[CentOS-devel] git.centos.org rpms with centos in it's release

Johnny Hughes

johnny at centos.org
Sun Aug 10 16:08:32 UTC 2014


On 08/09/2014 01:14 PM, Markus Falb wrote:
> Hi,
> I tried to match what is installed on a system with what is available at
> git.centos.org.
> 
> for example
> 
> ...
> [centos-release] $ ../../centos-git-common/show_possible_srpms.sh
> centos-release-7-0.1406.el7.centos.2.3.src.rpm
> [centos-release]$ rpm -q centos-release
> centos-release-7-0.1406.el7.centos.2.4.x86_64
> [centos-release]$ rpm -q --qf '%{SOURCERPM}\n' centos-release
> centos-release-7-0.1406.el7.centos.2.4.src.rpm
> ...
> 
> So centos-release-7-0.1406.el7.centos.2.4.src.rpm is not in git!
> 
> Here are all my non matches from quite a minimal system
> name installed-version latest-in-git
> 
> centos-release 7-0.1406.el7.centos.2.4 7-0.1406.el7.centos.2.3
> httpd 2.4.6-18.el7.centos 2.4.6-18.el7_0
> dhcp 4.2.5-27.el7.centos 4.2.5-27.el7
> plymouth 0.8.9-0.10.20140113.el7.centos 0.8.9-0.10.20140113.el7
> cronie 1.4.11-11.el7 1.4.11-13.el7
> yum 3.4.3-118.el7.centos 3.4.3-118.el7
> plymouth 0.8.9-0.10.20140113.el7.centos 0.8.9-0.10.20140113.el7
> kexec-tools 2.0.4-32.el7.centos.2 2.0.4-32.el7_0.2
> chrony 1.29.1-1.el7.centos 1.29.1-1.el7
> basesystem 10.0-7.el7.centos 10.0-7.el7
> libreport 2.1.11-10.el7.centos 2.1.11-10.el7
> tzdata 2014e-1.el7_0 2014e-1.el7
> centos-logos 70.0.6-1.el7.centos 70.0.3-99.el7.centos
> dhcp 4.2.5-27.el7.centos 4.2.5-27.el7
> cronie 1.4.11-11.el7 1.4.11-13.el7
> dhcp 4.2.5-27.el7.centos 4.2.5-27.el7
> plymouth 0.8.9-0.10.20140113.el7.centos 0.8.9-0.10.20140113.el7
> 


CentOS handles the DIST tag as it always has ... if we make changes,
there will be an .el7.centos.  If we rebuild the upstream code exactly,
then we will use their dist tag exactly.  (If this is your question).

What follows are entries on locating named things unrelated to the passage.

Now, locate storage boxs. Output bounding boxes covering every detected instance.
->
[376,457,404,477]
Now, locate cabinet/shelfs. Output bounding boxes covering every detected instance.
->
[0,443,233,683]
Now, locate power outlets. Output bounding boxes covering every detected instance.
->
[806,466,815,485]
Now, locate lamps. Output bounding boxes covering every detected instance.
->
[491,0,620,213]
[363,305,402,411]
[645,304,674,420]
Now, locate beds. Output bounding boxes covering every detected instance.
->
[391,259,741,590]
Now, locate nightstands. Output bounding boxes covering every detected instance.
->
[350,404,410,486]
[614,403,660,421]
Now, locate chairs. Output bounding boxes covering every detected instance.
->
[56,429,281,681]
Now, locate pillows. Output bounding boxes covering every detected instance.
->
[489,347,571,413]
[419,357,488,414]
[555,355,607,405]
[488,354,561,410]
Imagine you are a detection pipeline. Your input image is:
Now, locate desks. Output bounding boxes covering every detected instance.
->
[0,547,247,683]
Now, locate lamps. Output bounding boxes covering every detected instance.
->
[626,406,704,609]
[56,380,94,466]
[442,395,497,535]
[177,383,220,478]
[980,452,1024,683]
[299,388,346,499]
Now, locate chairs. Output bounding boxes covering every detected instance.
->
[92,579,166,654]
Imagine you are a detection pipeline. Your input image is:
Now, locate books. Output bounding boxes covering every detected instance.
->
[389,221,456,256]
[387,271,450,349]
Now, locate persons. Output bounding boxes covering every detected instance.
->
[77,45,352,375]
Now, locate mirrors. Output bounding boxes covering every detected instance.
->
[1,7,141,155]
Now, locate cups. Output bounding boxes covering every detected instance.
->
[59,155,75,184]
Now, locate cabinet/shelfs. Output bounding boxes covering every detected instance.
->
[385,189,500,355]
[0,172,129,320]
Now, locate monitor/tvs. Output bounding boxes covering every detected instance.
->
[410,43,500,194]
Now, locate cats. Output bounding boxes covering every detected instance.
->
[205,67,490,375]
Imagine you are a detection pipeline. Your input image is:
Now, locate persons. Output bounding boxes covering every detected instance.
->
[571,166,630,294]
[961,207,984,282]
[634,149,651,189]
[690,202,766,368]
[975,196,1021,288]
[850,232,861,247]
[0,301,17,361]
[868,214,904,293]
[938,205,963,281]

Since all DIST tags are dynamic (and the reason for that is because
sometimes Red Hat uses .el7  .. sometimes they use .el7_0, .el7_1, etc).
 Red Hat also does not hard code the DIST tag it is put in at build time
as a variable, but not in the SPEC.

So, the dist tag can be whatever you want, it is dynamic, and passed in
at the time of build (but not hard coded in the SPEC).  That is how Red
Hat releases SPECs.  If XYZ linux wanted to make every DIST tag be
.el7.xyz then they can do that at build time by setting it inside their
rpmmacros at build time.

Red Hat used .el7 for packages in their 7.0 QA release, they use .el7_0
for most updates between 7.0 and 7.1 ... but they use .el7 for FasTrac
builds.  They might, at times, use .el7 for updates (for example, the
kernel).

So because of this, we will use dynamic DIST tags.